> [Problem to work on]: If a line below contains the string "Zealand", copy it out.
══ Data
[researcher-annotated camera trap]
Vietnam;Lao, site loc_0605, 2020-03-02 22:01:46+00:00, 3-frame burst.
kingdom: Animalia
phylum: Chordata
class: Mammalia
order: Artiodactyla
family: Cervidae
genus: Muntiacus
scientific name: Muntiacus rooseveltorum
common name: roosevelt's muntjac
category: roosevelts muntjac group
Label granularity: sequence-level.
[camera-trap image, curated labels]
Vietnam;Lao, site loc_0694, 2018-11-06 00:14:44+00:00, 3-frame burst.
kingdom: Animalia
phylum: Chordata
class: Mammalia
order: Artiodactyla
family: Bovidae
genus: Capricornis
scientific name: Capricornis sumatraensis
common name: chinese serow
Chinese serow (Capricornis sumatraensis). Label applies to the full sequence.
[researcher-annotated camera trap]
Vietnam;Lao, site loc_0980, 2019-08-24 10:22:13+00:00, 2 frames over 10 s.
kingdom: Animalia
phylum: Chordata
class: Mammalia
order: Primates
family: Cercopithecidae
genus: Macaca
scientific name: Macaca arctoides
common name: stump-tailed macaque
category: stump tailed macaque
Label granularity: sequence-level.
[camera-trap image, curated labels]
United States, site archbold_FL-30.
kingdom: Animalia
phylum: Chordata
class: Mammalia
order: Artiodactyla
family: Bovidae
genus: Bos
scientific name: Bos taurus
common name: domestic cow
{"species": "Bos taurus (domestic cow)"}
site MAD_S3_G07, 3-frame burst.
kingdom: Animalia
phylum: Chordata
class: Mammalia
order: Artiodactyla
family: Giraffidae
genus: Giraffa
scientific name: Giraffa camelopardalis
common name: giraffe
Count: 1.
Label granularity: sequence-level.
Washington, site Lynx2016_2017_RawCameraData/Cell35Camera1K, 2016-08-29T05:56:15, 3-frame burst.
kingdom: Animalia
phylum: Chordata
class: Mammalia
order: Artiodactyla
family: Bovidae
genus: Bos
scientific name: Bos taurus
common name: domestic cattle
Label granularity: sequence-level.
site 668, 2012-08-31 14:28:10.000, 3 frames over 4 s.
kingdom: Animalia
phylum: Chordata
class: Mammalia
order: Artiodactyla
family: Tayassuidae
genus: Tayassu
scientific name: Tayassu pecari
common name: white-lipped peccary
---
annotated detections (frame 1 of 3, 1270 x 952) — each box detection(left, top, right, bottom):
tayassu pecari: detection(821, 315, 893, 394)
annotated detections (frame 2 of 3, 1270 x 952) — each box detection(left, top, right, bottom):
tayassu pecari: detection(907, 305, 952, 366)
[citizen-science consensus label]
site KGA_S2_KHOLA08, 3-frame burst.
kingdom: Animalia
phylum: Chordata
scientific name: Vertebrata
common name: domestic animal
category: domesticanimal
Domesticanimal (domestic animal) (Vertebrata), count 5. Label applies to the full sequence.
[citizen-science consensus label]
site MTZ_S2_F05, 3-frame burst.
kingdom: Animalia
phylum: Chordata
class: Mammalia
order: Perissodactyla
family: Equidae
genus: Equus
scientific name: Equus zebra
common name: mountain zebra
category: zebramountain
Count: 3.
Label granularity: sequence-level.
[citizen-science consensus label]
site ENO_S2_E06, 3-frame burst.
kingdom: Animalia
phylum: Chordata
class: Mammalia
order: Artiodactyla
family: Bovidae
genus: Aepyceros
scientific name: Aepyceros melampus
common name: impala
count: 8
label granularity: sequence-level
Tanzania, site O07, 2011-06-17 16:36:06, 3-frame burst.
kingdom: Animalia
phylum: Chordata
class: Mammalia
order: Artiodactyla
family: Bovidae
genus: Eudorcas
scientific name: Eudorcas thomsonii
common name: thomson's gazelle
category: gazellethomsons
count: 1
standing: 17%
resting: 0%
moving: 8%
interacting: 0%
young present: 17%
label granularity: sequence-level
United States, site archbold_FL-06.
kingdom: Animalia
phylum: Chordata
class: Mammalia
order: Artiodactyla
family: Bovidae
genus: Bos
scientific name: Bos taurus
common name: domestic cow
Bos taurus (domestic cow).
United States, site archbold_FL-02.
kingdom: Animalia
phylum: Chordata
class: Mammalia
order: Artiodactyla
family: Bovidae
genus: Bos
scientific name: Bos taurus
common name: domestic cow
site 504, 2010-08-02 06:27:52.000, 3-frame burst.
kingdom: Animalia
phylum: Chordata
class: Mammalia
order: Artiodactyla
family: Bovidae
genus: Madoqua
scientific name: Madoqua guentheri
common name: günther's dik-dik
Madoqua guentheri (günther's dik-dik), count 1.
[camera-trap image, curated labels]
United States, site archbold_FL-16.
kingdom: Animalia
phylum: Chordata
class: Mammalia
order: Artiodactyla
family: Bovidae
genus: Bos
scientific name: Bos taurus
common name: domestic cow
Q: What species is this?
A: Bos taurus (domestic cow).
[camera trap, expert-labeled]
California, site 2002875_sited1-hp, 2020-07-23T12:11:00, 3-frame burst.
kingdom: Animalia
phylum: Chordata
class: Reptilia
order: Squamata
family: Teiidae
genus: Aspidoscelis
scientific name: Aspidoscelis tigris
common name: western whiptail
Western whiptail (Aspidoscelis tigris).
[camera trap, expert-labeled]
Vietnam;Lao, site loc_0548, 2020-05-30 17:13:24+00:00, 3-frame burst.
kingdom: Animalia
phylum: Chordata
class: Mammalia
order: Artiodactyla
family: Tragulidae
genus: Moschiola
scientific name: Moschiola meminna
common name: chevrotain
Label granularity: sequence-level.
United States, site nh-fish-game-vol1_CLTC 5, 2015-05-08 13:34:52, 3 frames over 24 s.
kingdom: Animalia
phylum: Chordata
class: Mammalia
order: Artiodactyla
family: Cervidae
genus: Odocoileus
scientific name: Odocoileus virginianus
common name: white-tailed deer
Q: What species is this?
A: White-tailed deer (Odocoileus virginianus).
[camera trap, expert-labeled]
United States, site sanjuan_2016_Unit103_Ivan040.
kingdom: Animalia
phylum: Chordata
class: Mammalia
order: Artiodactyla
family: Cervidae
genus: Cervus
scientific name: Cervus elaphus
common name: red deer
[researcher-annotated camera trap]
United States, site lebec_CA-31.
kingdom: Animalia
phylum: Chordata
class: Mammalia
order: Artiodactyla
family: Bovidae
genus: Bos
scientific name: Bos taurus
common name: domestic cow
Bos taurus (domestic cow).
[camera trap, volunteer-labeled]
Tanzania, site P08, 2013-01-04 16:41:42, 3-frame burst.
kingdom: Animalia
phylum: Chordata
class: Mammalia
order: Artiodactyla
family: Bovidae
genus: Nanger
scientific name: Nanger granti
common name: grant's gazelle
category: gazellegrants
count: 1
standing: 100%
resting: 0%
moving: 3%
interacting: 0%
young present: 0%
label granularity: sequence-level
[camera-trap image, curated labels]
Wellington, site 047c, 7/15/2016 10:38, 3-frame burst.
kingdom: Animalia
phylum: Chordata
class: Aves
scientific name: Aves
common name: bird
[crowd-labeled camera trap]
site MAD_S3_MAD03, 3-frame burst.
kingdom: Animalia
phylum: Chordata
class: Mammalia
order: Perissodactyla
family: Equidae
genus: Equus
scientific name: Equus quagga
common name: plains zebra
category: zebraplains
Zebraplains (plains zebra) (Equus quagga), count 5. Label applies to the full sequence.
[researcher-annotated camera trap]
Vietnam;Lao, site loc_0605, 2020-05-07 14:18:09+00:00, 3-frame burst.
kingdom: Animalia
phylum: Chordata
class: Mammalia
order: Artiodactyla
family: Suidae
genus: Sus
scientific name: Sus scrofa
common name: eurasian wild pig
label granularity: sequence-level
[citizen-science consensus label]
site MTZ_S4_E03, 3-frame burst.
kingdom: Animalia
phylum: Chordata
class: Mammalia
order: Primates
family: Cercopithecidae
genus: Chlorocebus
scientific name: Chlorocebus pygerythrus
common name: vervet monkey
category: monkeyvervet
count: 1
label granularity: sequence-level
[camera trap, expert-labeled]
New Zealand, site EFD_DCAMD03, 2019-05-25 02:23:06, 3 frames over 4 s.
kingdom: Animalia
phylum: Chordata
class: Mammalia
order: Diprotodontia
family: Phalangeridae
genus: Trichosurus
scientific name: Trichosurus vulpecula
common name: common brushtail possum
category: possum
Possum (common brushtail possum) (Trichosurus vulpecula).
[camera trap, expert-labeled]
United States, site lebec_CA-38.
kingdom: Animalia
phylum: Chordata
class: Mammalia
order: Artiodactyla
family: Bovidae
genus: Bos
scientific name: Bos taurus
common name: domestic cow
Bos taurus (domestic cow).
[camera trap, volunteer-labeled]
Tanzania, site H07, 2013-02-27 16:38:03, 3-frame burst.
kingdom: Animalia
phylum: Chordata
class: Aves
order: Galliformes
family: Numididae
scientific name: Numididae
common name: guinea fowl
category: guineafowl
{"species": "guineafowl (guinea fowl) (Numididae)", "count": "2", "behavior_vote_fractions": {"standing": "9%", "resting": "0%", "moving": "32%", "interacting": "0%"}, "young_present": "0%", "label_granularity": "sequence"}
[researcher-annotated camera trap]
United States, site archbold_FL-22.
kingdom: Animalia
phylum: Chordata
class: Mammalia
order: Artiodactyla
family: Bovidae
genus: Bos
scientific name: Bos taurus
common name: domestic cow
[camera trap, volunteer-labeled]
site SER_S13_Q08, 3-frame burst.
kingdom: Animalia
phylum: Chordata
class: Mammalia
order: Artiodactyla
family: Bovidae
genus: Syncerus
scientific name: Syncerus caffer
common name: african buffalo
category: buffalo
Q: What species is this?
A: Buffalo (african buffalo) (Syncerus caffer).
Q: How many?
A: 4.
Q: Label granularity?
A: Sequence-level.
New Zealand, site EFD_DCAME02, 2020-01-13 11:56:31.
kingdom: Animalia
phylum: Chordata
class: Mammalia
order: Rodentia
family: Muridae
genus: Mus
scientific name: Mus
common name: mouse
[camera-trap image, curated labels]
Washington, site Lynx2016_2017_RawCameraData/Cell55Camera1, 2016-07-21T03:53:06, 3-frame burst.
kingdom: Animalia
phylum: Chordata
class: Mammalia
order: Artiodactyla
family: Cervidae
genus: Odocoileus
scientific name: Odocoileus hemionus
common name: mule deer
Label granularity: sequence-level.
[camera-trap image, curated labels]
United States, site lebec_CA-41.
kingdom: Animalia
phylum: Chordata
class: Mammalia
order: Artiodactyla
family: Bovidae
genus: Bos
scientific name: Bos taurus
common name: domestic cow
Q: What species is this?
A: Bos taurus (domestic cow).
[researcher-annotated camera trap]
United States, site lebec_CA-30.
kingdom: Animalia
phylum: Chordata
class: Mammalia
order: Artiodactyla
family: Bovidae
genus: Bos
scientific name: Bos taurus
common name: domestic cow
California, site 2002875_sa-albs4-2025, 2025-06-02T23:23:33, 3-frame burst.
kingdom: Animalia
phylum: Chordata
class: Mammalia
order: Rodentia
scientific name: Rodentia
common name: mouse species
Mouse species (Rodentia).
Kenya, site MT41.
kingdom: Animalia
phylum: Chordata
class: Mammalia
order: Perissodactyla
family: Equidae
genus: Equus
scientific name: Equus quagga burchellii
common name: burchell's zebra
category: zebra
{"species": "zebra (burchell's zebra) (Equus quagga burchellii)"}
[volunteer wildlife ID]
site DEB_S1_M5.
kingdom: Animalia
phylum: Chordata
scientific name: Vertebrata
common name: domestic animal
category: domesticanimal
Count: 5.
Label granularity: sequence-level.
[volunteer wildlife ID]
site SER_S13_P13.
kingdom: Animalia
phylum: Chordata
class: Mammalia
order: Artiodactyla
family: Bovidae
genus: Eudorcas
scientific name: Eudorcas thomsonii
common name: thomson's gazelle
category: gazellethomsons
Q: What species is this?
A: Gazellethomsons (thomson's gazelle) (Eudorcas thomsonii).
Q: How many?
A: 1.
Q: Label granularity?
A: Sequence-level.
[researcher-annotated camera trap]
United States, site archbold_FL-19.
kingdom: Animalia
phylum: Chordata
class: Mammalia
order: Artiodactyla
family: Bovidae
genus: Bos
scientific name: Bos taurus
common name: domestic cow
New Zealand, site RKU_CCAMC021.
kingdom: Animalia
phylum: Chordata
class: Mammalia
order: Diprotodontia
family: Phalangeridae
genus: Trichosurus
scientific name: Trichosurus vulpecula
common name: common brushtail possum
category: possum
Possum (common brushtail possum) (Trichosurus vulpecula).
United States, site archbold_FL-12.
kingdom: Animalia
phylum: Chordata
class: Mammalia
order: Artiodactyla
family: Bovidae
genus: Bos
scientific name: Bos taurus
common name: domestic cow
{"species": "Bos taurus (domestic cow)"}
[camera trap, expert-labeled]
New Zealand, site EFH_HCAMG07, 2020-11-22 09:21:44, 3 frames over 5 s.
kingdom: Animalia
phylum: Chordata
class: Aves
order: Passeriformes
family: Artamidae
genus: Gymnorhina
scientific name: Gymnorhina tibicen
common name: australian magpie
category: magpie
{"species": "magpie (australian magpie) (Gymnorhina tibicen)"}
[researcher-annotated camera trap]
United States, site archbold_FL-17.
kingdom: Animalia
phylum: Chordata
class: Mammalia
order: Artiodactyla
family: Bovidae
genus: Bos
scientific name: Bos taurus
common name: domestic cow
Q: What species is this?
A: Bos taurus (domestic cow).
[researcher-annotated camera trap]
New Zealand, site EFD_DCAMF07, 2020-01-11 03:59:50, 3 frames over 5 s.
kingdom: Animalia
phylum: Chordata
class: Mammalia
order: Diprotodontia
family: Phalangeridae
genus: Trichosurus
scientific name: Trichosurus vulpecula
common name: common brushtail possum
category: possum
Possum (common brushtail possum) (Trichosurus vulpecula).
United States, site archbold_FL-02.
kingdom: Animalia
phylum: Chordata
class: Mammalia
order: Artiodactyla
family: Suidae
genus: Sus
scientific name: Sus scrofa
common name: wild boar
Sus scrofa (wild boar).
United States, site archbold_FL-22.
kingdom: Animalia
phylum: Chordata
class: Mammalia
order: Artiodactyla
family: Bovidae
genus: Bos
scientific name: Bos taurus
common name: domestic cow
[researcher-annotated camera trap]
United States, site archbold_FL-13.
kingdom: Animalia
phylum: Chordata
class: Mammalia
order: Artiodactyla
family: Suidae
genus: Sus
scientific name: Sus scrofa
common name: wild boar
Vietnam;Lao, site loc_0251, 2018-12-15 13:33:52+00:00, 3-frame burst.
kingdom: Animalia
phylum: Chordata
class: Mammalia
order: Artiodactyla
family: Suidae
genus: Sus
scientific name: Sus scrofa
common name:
════
> [Answer for the task]:
New Zealand, site EFD_DCAMD03, 2019-05-25 02:23:06, 3 frames over 4 s.
New Zealand, site EFD_DCAME02, 2020-01-13 11:56:31.
New Zealand, site RKU_CCAMC021.
New Zealand, site EFH_HCAMG07, 2020-11-22 09:21:44, 3 frames over 5 s.
New Zealand, site EFD_DCAMF07, 2020-01-11 03:59:50, 3 frames over 5 s.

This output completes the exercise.